As I'm not a developper and even less a c++ developper, you should be carefully about those modification ;).

Thank you,

Dimitri

commit 30c85f027557318d1c64b6b19c46903f62eaa4e4
Author: Jeff Mitchell <mitchell@kde.org>
Date:   Fri Aug 27 16:51:28 2010 -0400

    Resolving directories' symlinks during scanning meant that directories could be seen as "out of the collection" and show up during full scans but disappear during incremental scans.

    Thanks to tampakrap (Theo Chatzimichos) for helping track this down.

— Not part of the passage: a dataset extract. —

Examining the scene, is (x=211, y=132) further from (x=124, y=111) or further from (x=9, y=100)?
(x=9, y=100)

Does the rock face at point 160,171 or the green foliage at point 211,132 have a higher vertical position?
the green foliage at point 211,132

diff --git a/utilities/collectionscanner/CollectionScanner.cpp b/utilities/collectionscanner/CollectionScanner.cpp
index f0cef67..cbe55a1 100644
--- a/utilities/collectionscanner/CollectionScanner.cpp
+++ b/utilities/collectionscanner/CollectionScanner.cpp
@@ -379,12 +379,10 @@ CollectionScanner::readDir( const QString& dir, QStringList& entries )
     QStringList recurseDirs;
     foreach( const QFileInfo &fi, list )
     {
-        if( !fi.exists() )
+        if( !fi.exists() || ( fi.isSymLink() && !QFileInfo( fi.symLinkTarget() ).exists() ) )
             break;
 
-        const QFileInfo &f = fi.isSymLink() ? QFileInfo( fi.symLinkTarget() ) : fi;
-
-        if( f.isDir() && m_recursively && !m_scannedFolders.contains( f.canonicalFilePath() ) )
+        if( fi.isDir() && m_recursively && !m_scannedFolders.contains( fi.absoluteFilePath() ) )
         {
             //The following D-Bus call is used to see if a found folder is new or not
             //During an incremental scan the scanning isn't really recursive, as all folders
@@ -395,16 +393,16 @@ CollectionScanner::readDir( const QString& dir, QStringList& entries )
             bool isInCollection = false;
             if( m_incremental && m_amarokCollectionInterface )
             {
-                QDBusReply<bool> reply = m_amarokCollectionInterface->call( "isDirInCollection", f.canonicalFilePath() );
+                QDBusReply<bool> reply = m_amarokCollectionInterface->call( "isDirInCollection", fi.absoluteFilePath() );
                 if( reply.isValid() )
                     isInCollection = reply.value();
             }
 
             if( !m_incremental || !isInCollection )
-                recurseDirs << QString( f.absoluteFilePath() + '/' );
+                recurseDirs << QString( fi.absoluteFilePath() + '/' );
         }
-        else if( f.isFile() )
-            entries.append( f.absoluteFilePath() );
+        else if( fi.isFile() )
+            entries.append( fi.absoluteFilePath() );
     }
     foreach( const QString &dir, recurseDirs )
         readDir( dir, entries );
Comment 12 Matthias Pfafferodt 2012-09-26 19:30:23 UTC
I have the same problem as dim.kde also using git annex. Could using symlinks in the collection be added as an option?
Comment 13 Matthias Pfafferodt 2012-09-27 19:25:19 UTC
I did checked it now with different settings - one has to include the ./.git/annex dir with the 'real' files in the collection and then it is working!
Comment 14 Matthias Pfafferodt 2012-09-29 17:23:39 UTC
It is working due to the fact, that the annexed files are included in the collection and sorted due to the included tags. The links are not used at all. This helps as long as all files have tags ... For some files without tags an option to follow symlinks would be helpful. But, the current situation is working OK.